> [DOCUMENT EXCERPT]

——————

15. EMPLOYEES. Game shall, during the term of this Agreement, give
preference, in accordance with the applicable provisions of the Ho-Chunk
Nation's Tribal Employment Rights Ordinance, in recruiting, hiring, training,
promotion, and all other elements of employment to qualified members of the
Ho-Chunk Nation, or Native Americans, their spouses, and children in all job
categories of Game's operation at the Gaming Establishment's, including
management positions. In order to fulfill this requirement, Game shall consult
with the Tribal Rights Office (TERO) and will use its best efforts to fill all
open employment positions with qualified applicants listed by the Ho-Chunk
Nation Labor Department and TERO office as seeking employment. Game agrees to
pay any TERO fee generally imposed on employers operating on Ho-Chunk Nation
trust Lands, and acknowledges that the amount of such fee under the currently
effective TERO Ordinance is 2% gross payroll paid on a quarterly basis.
16. TERM; CANCELLATION. This Agreement shall commence on the
installation date as hereafter defined and shall continue for an initial one
year term. Thereafter, the term of this Agreement shall automatically renew for
additional consecutive [confidential treatment] year term; subject to
cancellation by either party at the end of the initial one year term and at the
end of each said [confidential treatment] year term by written notice given at
least ninety (90) days prior to the end of the then effective term. This
Agreement shall be subject to cancellation only as provided in this Section 16
hereof and in Section 18 and 23 below. Game's right to provide the services
detailed in Subsection 3(a) hereof at the Gaming Establishment shall be
exclusive during the term of this agreement and prior to the cancellation or
termination thereof as provided at Section 4.
17. NOTICES AND OTHER COMMUNICATIONS. Any notice, request,
communication or other transmission of information between the parties hereto
shall be deemed duly sent and made if sent by first class mail, postage prepaid,
return receipt requested, addressed as follows:
If to Game: Xxxx X. Xxxxxx
Game Financial Corporation
00000 X. Xxx. 00, Xxxxx 000
Xxxxxxxx, XX 00000-0000
If to the Gaming Establishment: Ho-Chunk Nation
XX Xxx 000
Xxxxx Xxxxx Xxxxx, XX 00000
Attn: Executive Director of Business
With copies to: Ho-Chunk Nation
XX Xxx 000
Xxxxx Xxxxx Xxxxx, XX 00000
Attn:: Attorney General
Ho-Chunk Nation
XX Xxx 000
Xxxxx Xxxxx Xxxxx, XX 00000
Attn: Legislative Counsel
18. REMEDIES FOR BREACH. Except as noted below, if either party should
materially violate any of the terms or provisions of this Agreement, and such
violation is not cured or corrected within 30 days following the receipt of
written notice thereof from the other party, such other party may, at its
option, cancel and terminate this Agreement upon expiration of said thirty (30)
day cure period. Such right of cancellation shall not be an exclusive remedy and
shall be in addition to all other remedies available at law or in equity.
19. OPERATIONAL PROCEDURES. Upon receipt of a signed contract and upon
commencement of operations, Game will provide to Gaming Establishment a copy of
the operating procedures manual.
20. REQUIRED REPORTING AND AVAILABILITY OF INFORMATION
DAILY CASH REPORTS
SEE EXHIBIT B
Daily recaps showing complete operational details will be
provided by Game to Gaming Operator with monthly statement.

——————

> [CHALLENGE A] From the listing, copy out the part that opens with the line containing "Looking at the" and runs to the end of the listing, without changing anything.

——————

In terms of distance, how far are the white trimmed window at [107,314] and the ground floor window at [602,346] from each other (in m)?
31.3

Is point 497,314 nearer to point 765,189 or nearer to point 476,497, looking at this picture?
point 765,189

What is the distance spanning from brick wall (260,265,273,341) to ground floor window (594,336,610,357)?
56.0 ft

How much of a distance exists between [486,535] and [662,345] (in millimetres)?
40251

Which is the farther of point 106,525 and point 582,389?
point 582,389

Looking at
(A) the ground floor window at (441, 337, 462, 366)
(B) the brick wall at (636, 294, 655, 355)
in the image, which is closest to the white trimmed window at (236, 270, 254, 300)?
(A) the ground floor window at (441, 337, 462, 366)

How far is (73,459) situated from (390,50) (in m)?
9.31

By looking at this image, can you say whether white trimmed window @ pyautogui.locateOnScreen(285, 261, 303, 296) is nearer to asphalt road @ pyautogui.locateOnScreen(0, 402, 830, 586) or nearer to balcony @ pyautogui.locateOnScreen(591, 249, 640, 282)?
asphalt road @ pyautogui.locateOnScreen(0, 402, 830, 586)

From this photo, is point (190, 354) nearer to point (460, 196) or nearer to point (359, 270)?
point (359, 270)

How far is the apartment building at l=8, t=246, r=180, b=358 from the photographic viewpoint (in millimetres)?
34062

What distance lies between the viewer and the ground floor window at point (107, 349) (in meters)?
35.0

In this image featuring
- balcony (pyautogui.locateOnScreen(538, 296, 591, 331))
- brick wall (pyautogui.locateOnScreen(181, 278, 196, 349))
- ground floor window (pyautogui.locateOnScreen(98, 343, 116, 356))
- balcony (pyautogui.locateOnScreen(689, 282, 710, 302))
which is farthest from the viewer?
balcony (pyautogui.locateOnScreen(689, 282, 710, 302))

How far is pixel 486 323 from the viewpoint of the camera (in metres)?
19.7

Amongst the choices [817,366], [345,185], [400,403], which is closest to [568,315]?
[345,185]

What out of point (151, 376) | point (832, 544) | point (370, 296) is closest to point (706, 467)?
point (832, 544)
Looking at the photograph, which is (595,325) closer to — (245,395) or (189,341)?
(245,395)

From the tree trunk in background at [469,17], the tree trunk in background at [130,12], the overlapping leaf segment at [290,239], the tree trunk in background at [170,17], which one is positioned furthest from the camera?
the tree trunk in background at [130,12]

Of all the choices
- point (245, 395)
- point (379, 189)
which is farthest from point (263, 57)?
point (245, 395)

——————

> [CHALLENGE B]
Answer these about the agreement excerpt:
(i) Under the currently effective TERO Ordinance, what is the amount of the TERO fee, and how often is it paid?
(ii) At least how many days before the end of the then effective term must written notice of cancellation be given?
(iii) Within how many days after receiving written notice must a material violation be cured or corrected?

> [OUTPUT A]
Looking at the photograph, which is (595,325) closer to — (245,395) or (189,341)?
(245,395)

From the tree trunk in background at [469,17], the tree trunk in background at [130,12], the overlapping leaf segment at [290,239], the tree trunk in background at [170,17], which one is positioned furthest from the camera?
the tree trunk in background at [130,12]

Of all the choices
- point (245, 395)
- point (379, 189)
which is farthest from point (263, 57)?
point (245, 395)

> [OUTPUT B]
(i) 2% of gross payroll, paid on a quarterly basis.
(ii) Ninety (90) days.
(iii) 30 days.